Never mind that the church in your village has been around when you most need it, witnessing in its own quiet timeless way, for centuries. "The church at home" is becoming a thing of the past. Small is not beautiful; flash is beautiful; ecclesiastical bling is beautiful. "There's a young minister down the road, and he uses PowerPoint and videos! And he wears jeans!" Like Moses distracted by a private conversation with God, suddenly the annual statistical membership return is filled in and we discover "the church at home" has been seduced, its numbers decimated, by a human-made golden calf, a Church of Jesus Christ (no denominational baggage!

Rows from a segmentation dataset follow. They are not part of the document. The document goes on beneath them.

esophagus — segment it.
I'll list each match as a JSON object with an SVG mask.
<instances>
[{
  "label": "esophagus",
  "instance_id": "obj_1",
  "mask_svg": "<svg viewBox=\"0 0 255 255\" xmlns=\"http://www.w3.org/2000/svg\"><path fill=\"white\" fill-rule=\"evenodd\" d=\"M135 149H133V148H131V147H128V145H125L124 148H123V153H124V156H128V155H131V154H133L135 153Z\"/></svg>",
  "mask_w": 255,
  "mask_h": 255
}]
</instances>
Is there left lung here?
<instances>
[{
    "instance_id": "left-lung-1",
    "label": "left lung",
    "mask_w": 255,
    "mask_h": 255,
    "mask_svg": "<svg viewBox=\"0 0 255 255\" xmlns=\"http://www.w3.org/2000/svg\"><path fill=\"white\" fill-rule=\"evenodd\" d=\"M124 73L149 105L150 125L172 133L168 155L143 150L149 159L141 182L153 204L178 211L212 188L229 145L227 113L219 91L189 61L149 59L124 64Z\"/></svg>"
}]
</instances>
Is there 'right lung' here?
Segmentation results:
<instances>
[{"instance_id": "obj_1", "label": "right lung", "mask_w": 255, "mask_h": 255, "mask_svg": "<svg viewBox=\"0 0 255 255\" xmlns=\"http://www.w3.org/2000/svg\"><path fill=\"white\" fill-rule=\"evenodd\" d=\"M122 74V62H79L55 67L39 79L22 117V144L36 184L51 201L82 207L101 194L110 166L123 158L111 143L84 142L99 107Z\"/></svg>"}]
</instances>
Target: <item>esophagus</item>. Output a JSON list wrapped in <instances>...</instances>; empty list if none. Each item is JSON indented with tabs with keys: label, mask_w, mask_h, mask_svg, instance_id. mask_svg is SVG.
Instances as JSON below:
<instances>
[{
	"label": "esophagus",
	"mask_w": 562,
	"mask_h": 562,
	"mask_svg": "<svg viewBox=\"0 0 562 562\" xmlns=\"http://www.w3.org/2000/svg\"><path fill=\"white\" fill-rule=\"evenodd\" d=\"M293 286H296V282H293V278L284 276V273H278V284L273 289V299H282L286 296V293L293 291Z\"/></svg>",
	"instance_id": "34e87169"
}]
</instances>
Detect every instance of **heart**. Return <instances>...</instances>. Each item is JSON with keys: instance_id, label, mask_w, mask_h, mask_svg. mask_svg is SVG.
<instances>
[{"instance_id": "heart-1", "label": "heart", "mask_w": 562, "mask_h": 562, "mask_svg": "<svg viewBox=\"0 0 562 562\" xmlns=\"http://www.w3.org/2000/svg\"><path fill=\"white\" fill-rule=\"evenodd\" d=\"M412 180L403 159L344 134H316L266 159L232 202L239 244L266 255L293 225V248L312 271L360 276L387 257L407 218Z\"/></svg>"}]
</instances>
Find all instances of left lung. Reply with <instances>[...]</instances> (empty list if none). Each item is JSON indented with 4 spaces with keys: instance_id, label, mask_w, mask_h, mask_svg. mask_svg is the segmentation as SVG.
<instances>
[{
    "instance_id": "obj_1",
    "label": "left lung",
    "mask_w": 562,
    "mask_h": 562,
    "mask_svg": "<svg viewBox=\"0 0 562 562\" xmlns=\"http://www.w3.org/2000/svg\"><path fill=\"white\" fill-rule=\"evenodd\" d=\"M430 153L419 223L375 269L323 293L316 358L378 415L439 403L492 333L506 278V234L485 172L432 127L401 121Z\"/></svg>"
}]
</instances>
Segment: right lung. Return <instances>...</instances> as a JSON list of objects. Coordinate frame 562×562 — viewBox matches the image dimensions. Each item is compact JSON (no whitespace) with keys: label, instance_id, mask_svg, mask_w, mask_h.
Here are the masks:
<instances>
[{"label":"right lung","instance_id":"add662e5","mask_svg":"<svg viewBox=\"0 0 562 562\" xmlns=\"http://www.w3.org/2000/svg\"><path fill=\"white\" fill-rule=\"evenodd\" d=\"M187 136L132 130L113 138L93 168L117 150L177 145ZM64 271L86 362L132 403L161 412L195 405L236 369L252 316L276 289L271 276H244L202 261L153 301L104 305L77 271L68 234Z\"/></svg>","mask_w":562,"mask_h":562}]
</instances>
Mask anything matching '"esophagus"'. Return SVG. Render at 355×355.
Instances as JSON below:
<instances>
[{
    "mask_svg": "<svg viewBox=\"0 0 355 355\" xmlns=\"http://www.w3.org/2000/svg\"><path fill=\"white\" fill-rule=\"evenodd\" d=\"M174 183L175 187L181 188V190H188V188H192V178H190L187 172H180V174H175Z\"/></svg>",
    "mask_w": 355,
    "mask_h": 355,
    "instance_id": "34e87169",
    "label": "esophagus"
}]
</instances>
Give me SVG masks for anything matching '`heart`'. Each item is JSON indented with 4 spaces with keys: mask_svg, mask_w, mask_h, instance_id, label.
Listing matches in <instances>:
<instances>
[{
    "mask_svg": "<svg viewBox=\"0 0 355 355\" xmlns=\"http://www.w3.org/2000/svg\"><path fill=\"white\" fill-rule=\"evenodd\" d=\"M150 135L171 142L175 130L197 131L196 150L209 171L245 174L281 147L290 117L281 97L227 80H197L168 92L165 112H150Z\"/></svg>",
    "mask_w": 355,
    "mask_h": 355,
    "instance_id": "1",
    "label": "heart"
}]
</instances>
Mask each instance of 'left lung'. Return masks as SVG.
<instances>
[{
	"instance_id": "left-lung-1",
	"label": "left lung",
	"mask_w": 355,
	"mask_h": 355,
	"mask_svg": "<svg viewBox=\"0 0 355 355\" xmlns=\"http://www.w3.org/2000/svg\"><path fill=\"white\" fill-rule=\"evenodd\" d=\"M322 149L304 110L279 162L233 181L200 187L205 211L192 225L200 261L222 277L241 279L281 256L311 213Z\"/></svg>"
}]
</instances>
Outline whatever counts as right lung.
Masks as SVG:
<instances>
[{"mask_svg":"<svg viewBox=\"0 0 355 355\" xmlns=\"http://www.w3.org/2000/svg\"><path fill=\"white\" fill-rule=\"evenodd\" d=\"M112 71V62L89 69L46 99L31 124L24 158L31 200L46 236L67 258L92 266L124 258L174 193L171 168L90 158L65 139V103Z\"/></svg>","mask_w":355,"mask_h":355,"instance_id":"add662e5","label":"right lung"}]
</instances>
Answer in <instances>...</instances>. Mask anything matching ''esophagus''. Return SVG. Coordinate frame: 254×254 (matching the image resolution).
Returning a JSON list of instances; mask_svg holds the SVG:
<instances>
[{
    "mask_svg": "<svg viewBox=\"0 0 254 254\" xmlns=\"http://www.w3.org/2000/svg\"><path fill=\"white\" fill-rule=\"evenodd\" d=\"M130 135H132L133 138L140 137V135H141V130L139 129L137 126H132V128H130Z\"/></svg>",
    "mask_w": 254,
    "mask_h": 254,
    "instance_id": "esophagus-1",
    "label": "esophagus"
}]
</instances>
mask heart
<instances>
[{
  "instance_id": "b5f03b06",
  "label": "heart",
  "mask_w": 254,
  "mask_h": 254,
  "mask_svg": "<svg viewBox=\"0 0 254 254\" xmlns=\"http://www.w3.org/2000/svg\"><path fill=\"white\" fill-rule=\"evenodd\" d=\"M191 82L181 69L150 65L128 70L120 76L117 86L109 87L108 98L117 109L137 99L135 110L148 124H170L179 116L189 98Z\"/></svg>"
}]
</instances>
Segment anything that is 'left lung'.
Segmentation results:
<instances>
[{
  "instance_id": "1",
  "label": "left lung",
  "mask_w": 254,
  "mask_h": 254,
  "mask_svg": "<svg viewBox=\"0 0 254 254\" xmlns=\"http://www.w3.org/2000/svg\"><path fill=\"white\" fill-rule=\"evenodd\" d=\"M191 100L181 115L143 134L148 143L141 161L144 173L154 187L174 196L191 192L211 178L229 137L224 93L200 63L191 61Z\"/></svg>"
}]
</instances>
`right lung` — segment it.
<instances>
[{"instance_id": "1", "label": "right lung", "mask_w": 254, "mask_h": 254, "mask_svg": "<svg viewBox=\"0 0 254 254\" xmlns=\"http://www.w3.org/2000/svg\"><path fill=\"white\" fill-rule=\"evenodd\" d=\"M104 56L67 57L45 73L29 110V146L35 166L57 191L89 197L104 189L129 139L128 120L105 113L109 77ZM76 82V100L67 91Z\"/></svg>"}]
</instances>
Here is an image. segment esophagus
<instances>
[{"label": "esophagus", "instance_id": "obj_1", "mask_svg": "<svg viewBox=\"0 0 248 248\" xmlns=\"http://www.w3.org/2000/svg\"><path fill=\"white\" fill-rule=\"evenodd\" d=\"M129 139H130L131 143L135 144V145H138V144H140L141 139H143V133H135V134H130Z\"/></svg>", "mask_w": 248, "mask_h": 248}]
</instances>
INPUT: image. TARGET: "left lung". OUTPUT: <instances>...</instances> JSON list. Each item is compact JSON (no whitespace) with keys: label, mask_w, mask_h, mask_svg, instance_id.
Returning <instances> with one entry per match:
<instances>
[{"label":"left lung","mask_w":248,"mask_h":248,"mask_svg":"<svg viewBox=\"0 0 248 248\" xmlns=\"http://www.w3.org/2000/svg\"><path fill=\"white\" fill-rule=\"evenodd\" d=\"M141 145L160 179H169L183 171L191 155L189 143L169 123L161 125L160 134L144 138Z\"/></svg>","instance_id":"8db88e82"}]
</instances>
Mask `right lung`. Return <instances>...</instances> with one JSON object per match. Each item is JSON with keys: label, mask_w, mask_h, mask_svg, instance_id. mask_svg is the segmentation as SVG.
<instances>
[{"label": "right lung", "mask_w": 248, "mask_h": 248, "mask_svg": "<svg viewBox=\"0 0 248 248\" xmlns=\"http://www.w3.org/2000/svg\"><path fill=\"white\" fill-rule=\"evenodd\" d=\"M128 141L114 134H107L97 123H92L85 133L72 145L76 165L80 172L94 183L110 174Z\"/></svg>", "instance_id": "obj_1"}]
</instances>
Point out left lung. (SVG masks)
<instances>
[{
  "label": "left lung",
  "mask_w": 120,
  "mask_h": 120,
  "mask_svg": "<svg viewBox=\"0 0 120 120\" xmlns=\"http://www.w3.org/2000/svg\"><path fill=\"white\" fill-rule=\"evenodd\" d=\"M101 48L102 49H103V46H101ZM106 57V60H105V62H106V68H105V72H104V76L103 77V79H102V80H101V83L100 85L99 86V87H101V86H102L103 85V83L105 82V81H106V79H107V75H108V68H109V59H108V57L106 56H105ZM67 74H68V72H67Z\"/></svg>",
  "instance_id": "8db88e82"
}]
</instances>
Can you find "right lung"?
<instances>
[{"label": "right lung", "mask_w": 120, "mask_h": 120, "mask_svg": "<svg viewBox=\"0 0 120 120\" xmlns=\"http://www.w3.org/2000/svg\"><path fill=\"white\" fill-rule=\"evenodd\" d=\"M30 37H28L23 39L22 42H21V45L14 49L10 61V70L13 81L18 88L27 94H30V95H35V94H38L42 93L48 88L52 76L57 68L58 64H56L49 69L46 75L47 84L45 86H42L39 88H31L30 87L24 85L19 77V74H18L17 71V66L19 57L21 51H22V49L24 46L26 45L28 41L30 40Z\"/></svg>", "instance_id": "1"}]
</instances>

No committees!) with a new building and comfortable seats ten miles away and that church is packing them in - "you know, next to Asda. (I'm a Tesco man myself.)"
"The church at home" is not perfect. Hey, it has you and me in it! "It is often too frail for the modern storm, is that church at home. Too conformist to a world that's dying. Too respectable for the drunkard or the wretch to feel at home. Too keen about its money to accuse an acquisitive society..." So wrote George Macleod in one of his great prayers on Iona. But Macleod could remember its achievements too of that crumbling cold edifice we both mock and take for granted: "children, in all the dross of false teaching, still clutching the gold; going about forgiving because they know they are forgiven; going about fearless because they know evil is conquered."
But for how much longer? Not for much longer, if we let the "I wouldn't-want-to-take-my-friends-here" Christian consumers of the cosy and the convenient have their way. What then for the elderly lady who has worshipped in the same pew for 60 years? Or the handicapped or learning disabled teenager who knows he is among friends? Or the widow who does not drive but can walk to her church? What price loyalty then? Until sooner or later the church at home is no longer there, replaced by the latest supermarket of the divine in an out-of-town park only ten miles away. If I had one wish this year, I would put a twenty-year ban on church membership transfer requests and hand out car stickers: The local church is not just for Christmas. It's for life! Except people are not members any more.
For discussion: Is this just a Christian problem, or do other faith groups suffer from a consumerist view of religion?